As I crossed the bridge back in to Monte Rio, I realized I was coming up behind someone – pretty quickly! I actually passed a man on the bridge coming in to the finish. My stomach flipped a little bit, and then I got the nice downhill dip to prepare for the uphill finish. I actually was able to kick it in to the finish line, where I had the greatest surprise of the day…

Up, right in front of me, was a finish banner. A BANNER. I knew I wasn’t in the front, so I didn’t really know how to react. I think I even told the volunteers, “Um, hi, ya, you’re wrong, I definitely didn’t win” – though for a fleeting moment, the thought crossed my mind, until I remembered “Oh ya, I had a flat.”


Errr…what is this thing?

Fortunately for me, two of my teammates were right inside the finish chute (just ahead of me). Even though I was bummed, they had great races, and assured me the volunteers were holding the finish tape for everyone.

My mom was also right there, and poor lady, she had to listen to me complain about the flat until the results were posted. I usually know where I’m at in the field (or at least have a decent idea), but on this day, I had no clue.

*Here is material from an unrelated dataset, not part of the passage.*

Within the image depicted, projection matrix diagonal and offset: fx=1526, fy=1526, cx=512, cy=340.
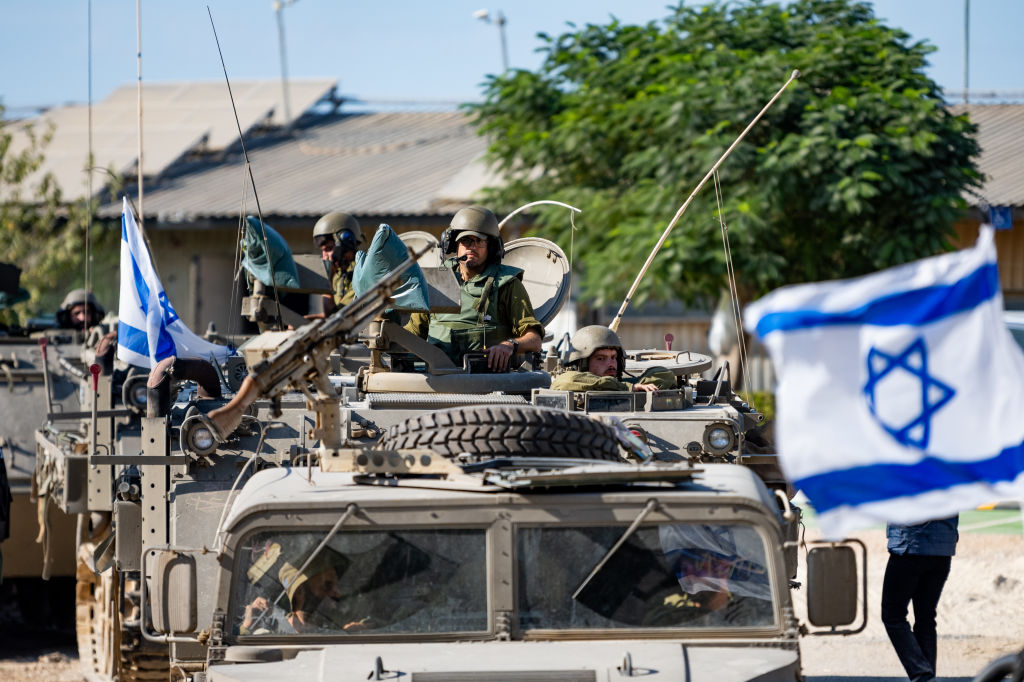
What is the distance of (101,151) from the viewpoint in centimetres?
2570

Once the results were up, I was shocked to see that I had come in third in my age group (eventually adjusted to second, due to the first woman placing overall). As I digested the results after the fact, it turns out I had the fastest swim of anyone that day – male or female – so, that was pretty cool. My transitions were spot on, and my run was sub-28 for the first time in a triathlon. I can’t really extrapolate how my bike would have gone, but I think I would have been at least 3-5 minutes faster than in 2015.

Ah yes. Another ultra-flattering picture of KJ doing something awkward.

I ended up 6 minutes slower than last year. Add three minutes slower in the swim (current). Subtract two minutes for transitions (net one minute up). And add ten minutes for the flat (net 11). My run was four minutes faster. Round everything out – and I had a much better race this year than last, despite the flat.


End of the day, I’m still disappointed in how this race turned out. Yes, it’s two months later, and yes, I should have moved on. I can’t do anything about the flat! My tires were fully inflated and I had to ride the same conditions as everyone else. I certainly didn’t leave anything else out there, with a great swim and good (for me) run – guess I’ll just have to go back and try again!